## About this exercise
Here is a listing. Repeat it exactly and in its entirety.

## Data excerpt
=== Section Start ===

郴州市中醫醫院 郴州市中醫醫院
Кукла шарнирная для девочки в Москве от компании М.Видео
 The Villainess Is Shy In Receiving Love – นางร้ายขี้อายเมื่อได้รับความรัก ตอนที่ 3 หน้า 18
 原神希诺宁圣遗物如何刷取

=== Section End ===

## Written response
郴州市中醫醫院 郴州市中醫醫院
Кукла шарнирная для девочки в Москве от компании М.Видео
 The Villainess Is Shy In Receiving Love – นางร้ายขี้อายเมื่อได้รับความรัก ตอนที่ 3 หน้า 18
 原神希诺宁圣遗物如何刷取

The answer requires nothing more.